Nevertheless, the number of deaths in women was surprising to Dr. Sammy Saab, a liver specialist and professor of medicine at the University of California, Los Angeles, who wasn’t involved in the study.

“Unfortunately, the face of alcoholic cirrhosis has changed,” Saab said. “We used to think of it as a disease of middle aged men. But today we are seeing it people in their 20s and 30s with alcohol-related liver failure. And there is this huge swing in women getting liver disease at a very young age. It’s extremely alarming. I’ve been talking to my colleagues around the country and it’s the first time they’ve seen it, ever.”

Dr. Ramon Bataller has also noted the change. His research indicates that alcoholic cirrhosis “is the main driver of hospital costs among liver patients,” said Bataller, chief of hepatology at the University of Pittsburgh Medical Center and associate director of the Pittsburgh Liver Research Center. “So the problem is there.”
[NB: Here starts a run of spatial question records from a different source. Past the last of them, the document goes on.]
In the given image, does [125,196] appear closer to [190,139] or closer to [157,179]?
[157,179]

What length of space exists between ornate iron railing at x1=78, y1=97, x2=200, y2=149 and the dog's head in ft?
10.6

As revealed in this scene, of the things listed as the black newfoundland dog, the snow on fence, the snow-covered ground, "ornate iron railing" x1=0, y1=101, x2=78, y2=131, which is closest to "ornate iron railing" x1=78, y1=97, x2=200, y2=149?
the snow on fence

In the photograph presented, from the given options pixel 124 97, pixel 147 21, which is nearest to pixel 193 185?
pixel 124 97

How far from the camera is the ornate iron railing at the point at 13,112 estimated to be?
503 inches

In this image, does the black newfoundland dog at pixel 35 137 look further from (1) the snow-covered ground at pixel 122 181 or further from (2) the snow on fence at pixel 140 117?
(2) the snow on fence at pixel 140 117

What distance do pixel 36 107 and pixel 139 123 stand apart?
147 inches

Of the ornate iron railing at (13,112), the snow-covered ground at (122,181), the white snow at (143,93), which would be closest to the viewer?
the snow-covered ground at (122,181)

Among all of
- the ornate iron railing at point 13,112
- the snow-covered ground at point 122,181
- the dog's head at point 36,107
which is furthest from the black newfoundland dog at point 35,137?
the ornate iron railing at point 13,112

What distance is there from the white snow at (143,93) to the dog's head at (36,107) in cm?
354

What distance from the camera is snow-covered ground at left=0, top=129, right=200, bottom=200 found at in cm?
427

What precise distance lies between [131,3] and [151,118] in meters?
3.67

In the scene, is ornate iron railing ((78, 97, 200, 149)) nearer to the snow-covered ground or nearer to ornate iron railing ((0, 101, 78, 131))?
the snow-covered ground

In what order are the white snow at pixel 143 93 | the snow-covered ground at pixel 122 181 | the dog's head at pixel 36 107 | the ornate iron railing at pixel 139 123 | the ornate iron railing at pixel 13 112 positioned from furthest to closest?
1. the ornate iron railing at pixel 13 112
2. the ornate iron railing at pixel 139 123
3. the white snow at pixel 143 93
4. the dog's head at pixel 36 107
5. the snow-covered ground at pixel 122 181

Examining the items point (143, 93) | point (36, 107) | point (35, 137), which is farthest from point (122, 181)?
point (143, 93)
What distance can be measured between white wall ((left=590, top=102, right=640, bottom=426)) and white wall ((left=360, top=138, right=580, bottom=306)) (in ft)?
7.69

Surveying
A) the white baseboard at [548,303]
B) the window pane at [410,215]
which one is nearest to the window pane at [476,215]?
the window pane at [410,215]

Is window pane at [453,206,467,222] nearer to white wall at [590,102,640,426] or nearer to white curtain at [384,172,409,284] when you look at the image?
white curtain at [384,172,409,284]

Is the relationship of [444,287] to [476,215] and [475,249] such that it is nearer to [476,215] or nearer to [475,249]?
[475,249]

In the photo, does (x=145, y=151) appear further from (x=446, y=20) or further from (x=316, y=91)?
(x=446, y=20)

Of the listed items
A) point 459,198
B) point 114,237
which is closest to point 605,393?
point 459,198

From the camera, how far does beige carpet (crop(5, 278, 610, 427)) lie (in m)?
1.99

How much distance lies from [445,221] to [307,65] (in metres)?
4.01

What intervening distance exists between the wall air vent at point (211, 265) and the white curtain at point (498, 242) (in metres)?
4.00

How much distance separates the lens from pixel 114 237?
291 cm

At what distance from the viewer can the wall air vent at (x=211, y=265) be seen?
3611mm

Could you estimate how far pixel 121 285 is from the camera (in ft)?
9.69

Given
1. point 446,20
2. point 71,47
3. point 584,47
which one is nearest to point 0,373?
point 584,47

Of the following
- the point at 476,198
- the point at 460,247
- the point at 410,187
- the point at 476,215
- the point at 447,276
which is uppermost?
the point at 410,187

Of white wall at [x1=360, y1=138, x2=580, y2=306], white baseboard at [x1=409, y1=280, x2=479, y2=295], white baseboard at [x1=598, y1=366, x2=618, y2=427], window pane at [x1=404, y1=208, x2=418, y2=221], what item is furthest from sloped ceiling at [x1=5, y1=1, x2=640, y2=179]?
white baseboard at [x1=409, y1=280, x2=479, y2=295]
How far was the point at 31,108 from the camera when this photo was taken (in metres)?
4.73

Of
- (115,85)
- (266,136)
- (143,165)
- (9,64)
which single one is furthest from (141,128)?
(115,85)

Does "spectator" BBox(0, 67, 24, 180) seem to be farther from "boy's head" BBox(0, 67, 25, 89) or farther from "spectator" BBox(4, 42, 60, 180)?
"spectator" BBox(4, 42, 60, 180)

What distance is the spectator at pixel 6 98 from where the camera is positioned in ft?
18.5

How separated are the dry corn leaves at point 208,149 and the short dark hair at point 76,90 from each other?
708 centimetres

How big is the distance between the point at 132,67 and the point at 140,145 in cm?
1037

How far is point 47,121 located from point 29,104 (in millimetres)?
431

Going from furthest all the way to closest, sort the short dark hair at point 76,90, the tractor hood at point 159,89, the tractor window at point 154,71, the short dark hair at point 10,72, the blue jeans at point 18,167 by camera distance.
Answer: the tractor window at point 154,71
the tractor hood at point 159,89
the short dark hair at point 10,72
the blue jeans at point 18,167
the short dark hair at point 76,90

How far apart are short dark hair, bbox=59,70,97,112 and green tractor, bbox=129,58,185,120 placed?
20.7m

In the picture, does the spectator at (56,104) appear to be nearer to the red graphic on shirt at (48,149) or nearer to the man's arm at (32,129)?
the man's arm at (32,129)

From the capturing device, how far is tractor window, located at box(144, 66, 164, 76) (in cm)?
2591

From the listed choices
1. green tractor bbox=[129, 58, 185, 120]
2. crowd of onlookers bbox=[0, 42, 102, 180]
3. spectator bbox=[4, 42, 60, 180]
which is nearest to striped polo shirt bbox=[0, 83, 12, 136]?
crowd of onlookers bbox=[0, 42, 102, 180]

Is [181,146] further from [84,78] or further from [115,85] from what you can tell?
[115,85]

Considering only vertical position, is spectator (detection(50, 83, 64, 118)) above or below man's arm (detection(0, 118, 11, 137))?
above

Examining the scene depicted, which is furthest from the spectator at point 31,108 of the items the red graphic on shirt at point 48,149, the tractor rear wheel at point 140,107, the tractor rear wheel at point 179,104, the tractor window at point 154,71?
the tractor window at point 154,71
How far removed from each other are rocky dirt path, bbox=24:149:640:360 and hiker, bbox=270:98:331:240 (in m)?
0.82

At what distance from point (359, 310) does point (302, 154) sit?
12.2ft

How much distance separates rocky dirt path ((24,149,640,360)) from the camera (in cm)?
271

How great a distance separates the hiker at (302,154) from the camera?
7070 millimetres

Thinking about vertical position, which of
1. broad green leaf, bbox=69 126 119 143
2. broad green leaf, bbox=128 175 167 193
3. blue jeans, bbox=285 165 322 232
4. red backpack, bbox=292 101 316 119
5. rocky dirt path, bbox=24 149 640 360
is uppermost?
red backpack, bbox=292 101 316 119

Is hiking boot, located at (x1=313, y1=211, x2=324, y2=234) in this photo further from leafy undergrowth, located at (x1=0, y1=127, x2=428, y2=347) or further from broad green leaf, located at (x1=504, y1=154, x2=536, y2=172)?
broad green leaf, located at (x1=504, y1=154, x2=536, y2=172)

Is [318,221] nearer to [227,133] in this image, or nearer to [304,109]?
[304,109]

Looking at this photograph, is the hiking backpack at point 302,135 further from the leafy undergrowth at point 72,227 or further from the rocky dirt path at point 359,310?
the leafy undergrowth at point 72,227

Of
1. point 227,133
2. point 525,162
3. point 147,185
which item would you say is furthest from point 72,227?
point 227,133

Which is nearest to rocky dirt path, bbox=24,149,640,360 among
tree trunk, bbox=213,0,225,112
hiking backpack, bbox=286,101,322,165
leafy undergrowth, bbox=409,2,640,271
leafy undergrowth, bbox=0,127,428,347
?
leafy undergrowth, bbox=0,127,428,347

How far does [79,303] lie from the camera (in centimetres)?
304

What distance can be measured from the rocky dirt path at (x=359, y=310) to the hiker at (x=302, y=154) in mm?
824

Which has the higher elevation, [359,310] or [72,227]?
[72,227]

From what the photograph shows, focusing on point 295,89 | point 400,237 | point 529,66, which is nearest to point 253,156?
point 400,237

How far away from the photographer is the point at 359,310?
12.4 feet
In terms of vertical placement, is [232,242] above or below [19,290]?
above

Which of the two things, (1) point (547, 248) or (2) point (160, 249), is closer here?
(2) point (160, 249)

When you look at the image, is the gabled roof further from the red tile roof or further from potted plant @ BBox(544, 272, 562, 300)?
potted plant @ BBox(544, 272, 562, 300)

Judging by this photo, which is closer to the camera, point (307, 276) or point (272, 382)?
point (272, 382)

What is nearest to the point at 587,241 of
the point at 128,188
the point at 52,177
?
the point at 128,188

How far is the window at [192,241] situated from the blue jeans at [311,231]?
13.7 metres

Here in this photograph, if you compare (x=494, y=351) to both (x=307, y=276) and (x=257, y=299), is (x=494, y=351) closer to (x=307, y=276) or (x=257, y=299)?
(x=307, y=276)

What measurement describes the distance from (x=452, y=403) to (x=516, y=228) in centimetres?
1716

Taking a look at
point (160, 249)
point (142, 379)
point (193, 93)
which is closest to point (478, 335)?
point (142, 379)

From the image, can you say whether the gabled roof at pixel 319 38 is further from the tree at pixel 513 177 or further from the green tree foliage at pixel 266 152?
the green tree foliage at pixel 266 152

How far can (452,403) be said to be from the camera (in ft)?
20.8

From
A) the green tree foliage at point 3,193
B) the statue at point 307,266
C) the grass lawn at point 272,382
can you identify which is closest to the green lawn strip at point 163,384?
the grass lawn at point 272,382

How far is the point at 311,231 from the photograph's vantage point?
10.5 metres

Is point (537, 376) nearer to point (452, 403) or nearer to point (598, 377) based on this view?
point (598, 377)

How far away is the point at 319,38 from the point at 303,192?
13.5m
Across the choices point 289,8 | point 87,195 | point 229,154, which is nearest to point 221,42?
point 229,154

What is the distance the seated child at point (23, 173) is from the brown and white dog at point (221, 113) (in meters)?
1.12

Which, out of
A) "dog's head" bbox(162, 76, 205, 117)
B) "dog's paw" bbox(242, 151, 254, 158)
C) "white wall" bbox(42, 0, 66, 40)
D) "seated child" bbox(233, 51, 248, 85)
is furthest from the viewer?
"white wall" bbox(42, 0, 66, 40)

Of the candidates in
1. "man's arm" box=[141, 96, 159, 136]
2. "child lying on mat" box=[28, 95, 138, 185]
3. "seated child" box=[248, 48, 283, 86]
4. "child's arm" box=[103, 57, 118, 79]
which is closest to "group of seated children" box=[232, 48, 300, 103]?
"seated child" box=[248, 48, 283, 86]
There are no easy solutions, but first and foremost, advances need to be made in early detection, said Bataller, who was not involved in the current study. Often patients make their way to the hospital “after they start turning yellow,” he said. “With no program for early detection, we wait till people get too sick.”

Unfortunately, Tapper said, there are no obvious warning symptoms before the liver is actually failing. But signs can be seen in blood tests that might be done for other purposes, he noted. Platelet counts tend to be lower than normal, for example. “We’d much rather meet people before they turn yellow.”